Suetonius - The Life of Persius, translated by Alexander
Thomson and Thomas Forester
Aulus
Persius Flaccus -- known in English as Persius -- was one of the major
Roman writers of satire.
The Life of
Persius.
Aulus Persius Flaccus was born the day before the Nones of
December [4th Dec.] [952], in the consulship of
Fabius Persicus and L. Vitellius. He died on the eighth of the calends of
December [24th Nov.] [953] in the consulship of
Rubrius Marius and Asinius Gallus. Though born at Volterra, in Etruria, he
was a Roman knight, allied both by blood and marriage to persons of the
highest rank [954]. He ended his days at an estate he
had at the eighth milestone on the Appian Way. His father, Flaccus, who
died when he was barely six years old, left him under the care of
guardians, and his mother, Fulvia Silenna, who afterwards married Fusius,
a Roman knight, buried him also in a very few years. Persius Flaccus
pursued his studies at Volterra till he was twelve years old, and then
continued them at Rome, under Remmius Palaemon, the grammarian, and
Verginius Flaccus, the rhetorician. Arriving at the age of twenty-one, he
formed a friendship with Annaeus Cornutus [955],
which lasted through life; and from him he learned the rudiments of
philosophy. Among his earliest friends were Caesius Bassus
[956], and Calpurnius Statura; the latter of whom
died while Persius himself was yet in his youth. Servilius (539) Numanus
[957], he reverenced as a father. Through Cornutus he
was introduced to Annaeus, as well as to Lucan, who was of his own age,
and also a disciple of Cornutus. At that time Cornutus was a tragic
writer; he belonged to the sect of the Stoics, and left behind him some
philosophical works. Lucan was so delighted with the writings of Persius
Flaccus, that he could scarcely refrain from giving loud tokens of
applause while the author was reciting them, and declared that they had
the true spirit of poetry. It was late before Persius made the
acquaintance of Seneca, and then he was not much struck with his natural
endowments. At the house of Cornutus he enjoyed the society of two very
learned and excellent men, who were then zealously devoting themselves to
philosophical enquiries, namely, Claudius Agaternus, a physician from
Lacedaemon, and Petronius Aristocrates, of Magnesia, men whom he held in
the highest esteem, and with whom he vied in their studies, as they were
of his own age, being younger than Cornutus. During nearly the last ten
years of his life he was much beloved by Thraseas, so that he sometimes
travelled abroad in his company; and his cousin Arria was married to him.

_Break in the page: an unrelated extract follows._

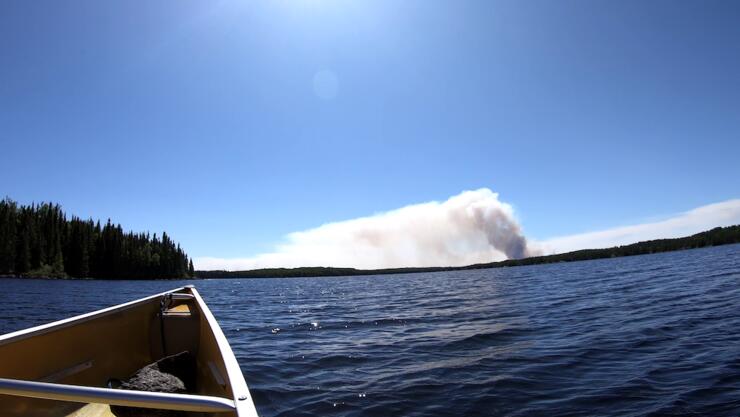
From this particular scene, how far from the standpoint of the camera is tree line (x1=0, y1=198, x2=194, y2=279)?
362ft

Persius was remarkable for gentle manners, for a modesty amounting to
bashfulness, a handsome form, and an attachment to his mother, sister, and
aunt, which was most exemplary. He was frugal and chaste. He left his
mother and sister twenty thousand sesterces, requesting his mother, in a
written codicil, to present to Cornutus, as some say, one hundred
sesterces, or as others, twenty pounds of wrought silver
[958], besides about seven hundred books, which, indeed, included his
whole library. Cornutus, however, would only take the books, and gave up
the legacy to the sisters, whom his brother had constituted his heirs.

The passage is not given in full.